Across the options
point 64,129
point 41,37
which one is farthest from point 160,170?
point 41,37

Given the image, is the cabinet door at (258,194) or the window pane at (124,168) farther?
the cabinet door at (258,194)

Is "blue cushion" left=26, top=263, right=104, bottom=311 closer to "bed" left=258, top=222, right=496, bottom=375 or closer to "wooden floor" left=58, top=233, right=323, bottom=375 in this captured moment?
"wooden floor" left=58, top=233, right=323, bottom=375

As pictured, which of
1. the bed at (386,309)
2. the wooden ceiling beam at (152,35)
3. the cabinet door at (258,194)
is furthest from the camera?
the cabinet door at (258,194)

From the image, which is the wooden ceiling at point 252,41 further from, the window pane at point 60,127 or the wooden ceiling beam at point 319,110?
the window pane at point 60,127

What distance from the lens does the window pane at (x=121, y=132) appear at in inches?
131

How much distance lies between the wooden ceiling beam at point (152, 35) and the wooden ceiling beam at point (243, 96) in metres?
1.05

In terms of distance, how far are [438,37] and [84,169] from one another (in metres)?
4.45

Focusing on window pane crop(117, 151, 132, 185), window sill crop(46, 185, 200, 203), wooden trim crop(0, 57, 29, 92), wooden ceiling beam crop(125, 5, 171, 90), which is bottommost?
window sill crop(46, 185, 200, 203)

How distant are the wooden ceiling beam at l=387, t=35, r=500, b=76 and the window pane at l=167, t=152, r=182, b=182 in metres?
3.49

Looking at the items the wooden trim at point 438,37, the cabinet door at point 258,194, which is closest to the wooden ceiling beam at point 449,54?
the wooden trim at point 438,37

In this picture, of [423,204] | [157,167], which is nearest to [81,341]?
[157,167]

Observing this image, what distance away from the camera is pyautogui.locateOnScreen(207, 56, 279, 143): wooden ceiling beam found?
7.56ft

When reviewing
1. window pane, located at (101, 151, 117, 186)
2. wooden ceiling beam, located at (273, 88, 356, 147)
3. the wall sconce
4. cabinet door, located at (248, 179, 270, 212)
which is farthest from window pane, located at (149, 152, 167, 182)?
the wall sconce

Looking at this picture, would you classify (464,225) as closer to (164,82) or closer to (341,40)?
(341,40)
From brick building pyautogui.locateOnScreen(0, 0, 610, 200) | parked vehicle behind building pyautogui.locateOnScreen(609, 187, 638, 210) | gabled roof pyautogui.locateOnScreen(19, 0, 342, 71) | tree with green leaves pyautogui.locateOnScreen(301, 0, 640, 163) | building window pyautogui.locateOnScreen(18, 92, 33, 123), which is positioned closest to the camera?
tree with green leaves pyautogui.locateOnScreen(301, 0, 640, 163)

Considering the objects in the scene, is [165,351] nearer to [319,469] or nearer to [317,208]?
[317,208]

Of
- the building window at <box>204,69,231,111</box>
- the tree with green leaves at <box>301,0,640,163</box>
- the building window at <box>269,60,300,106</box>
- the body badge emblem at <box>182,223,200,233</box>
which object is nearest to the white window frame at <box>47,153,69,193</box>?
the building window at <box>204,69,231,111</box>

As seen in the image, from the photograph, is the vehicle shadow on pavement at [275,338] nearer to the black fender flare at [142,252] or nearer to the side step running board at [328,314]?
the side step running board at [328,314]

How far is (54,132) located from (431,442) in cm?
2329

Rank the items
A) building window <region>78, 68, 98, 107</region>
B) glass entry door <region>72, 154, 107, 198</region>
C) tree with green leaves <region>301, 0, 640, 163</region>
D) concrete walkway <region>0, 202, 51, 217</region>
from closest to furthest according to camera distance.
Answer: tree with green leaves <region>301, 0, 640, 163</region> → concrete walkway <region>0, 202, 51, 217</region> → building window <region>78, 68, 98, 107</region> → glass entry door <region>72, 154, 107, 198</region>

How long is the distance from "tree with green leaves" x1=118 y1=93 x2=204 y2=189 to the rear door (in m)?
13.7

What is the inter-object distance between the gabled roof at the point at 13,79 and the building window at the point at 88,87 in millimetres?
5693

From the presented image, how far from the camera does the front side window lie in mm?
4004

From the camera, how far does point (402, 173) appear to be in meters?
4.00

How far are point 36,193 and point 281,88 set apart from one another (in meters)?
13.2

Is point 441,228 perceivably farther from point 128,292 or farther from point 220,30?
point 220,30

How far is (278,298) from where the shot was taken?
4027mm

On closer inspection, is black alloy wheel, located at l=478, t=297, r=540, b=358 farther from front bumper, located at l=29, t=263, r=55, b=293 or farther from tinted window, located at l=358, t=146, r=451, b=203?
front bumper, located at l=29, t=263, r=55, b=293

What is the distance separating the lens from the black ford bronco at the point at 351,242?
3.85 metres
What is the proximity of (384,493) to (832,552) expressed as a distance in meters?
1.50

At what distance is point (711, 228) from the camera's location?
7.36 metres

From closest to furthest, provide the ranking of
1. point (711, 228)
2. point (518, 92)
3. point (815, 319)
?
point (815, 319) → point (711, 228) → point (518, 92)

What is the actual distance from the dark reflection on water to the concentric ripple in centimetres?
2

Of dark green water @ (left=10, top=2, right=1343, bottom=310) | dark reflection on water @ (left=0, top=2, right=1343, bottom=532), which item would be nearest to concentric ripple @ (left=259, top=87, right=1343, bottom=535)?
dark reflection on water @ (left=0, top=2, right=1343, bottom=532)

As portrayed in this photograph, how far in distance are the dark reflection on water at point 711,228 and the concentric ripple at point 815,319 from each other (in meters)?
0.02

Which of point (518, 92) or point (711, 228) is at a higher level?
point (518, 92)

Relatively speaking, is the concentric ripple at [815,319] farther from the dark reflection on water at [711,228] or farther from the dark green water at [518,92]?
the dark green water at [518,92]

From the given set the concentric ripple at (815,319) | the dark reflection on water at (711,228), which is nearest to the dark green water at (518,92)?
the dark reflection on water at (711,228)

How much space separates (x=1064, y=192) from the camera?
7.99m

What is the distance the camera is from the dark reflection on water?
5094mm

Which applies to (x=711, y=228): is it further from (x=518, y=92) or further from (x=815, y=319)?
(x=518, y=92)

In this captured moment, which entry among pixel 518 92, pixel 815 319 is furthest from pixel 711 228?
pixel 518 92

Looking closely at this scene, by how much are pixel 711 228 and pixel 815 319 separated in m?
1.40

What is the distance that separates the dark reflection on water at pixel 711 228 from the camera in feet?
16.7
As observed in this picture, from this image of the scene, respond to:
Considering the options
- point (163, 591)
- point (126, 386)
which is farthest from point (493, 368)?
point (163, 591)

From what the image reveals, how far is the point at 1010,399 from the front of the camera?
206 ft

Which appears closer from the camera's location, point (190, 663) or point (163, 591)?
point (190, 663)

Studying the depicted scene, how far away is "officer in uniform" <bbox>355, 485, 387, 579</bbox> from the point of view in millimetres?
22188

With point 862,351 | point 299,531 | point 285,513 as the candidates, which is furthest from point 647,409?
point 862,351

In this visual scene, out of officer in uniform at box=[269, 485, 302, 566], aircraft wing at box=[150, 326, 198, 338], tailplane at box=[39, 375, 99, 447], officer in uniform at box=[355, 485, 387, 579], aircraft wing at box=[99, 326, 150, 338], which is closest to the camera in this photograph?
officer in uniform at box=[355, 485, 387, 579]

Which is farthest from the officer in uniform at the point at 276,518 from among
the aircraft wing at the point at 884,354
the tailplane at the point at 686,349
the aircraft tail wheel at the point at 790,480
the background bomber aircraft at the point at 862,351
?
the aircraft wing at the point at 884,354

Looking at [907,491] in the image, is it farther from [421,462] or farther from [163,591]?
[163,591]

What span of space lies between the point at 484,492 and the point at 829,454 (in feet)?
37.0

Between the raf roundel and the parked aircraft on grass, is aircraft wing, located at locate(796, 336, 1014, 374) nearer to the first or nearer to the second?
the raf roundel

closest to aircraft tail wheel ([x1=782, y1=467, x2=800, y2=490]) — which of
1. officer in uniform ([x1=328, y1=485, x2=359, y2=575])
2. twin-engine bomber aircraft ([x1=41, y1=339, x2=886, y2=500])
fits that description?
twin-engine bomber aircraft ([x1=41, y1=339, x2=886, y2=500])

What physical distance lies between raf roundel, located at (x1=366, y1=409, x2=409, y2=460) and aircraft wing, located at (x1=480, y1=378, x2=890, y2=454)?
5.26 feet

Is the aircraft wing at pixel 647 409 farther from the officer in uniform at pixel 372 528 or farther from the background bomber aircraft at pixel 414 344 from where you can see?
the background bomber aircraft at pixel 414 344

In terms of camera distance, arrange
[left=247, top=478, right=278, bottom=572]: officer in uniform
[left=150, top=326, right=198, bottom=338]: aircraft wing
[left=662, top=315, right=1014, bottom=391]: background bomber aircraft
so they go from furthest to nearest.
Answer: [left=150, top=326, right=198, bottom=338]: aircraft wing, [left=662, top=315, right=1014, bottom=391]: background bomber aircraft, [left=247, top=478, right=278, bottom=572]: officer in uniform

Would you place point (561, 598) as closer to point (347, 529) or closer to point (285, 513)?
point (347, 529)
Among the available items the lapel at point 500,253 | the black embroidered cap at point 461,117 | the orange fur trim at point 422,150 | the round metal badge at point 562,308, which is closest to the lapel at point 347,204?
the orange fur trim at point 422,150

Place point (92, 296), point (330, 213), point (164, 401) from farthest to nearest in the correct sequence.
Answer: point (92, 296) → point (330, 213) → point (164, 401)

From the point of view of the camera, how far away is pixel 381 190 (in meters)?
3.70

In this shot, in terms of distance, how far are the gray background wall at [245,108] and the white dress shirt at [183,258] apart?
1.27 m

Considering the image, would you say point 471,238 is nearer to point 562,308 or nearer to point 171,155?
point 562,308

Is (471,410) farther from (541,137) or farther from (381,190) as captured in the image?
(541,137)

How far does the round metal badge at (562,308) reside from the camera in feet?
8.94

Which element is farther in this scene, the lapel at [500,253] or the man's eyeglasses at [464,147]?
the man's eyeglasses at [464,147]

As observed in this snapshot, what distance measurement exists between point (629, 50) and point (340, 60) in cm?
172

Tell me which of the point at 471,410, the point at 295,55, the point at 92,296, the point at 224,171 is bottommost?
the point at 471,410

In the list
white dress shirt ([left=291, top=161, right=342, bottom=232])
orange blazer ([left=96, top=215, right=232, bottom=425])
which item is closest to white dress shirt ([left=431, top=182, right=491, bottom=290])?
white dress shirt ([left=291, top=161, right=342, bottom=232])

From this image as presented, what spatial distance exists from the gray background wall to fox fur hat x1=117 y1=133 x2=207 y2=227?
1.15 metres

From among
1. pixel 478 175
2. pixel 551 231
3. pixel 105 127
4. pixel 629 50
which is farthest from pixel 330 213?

##########

▶ Given task: Nothing outside the span should appear: transcribe the lines from the one containing "Place point (92, 296), point" through the last line of the records.

▶ Answer in full:
Place point (92, 296), point (330, 213), point (164, 401) from farthest to nearest in the correct sequence.
Answer: point (92, 296) → point (330, 213) → point (164, 401)

From the point of view of the camera, how far away is pixel 381 190 (in meters)?
3.70

In this shot, in terms of distance, how far are the gray background wall at [245,108] and the white dress shirt at [183,258] apart?
1.27 m

Considering the image, would you say point 471,238 is nearer to point 562,308 or nearer to point 171,155?
point 562,308

Is (471,410) farther from (541,137) or farther from (381,190) as captured in the image?
(541,137)

How far does the round metal badge at (562,308) reside from the camera in feet?
8.94

Which element is farther in this scene, the lapel at [500,253] or the man's eyeglasses at [464,147]?
the man's eyeglasses at [464,147]

As observed in this snapshot, what distance measurement exists between point (629, 50) and point (340, 60) in cm?
172

Tell me which of the point at 471,410, the point at 295,55, the point at 92,296, the point at 224,171 is bottommost?
the point at 471,410

In the list
white dress shirt ([left=291, top=161, right=342, bottom=232])
orange blazer ([left=96, top=215, right=232, bottom=425])
which item is closest to white dress shirt ([left=431, top=182, right=491, bottom=290])?
white dress shirt ([left=291, top=161, right=342, bottom=232])

From this image as presented, what spatial distance exists from the gray background wall to fox fur hat x1=117 y1=133 x2=207 y2=227?
1.15 metres

From among
1. pixel 478 175
2. pixel 551 231
3. pixel 105 127
4. pixel 629 50
which is farthest from pixel 330 213?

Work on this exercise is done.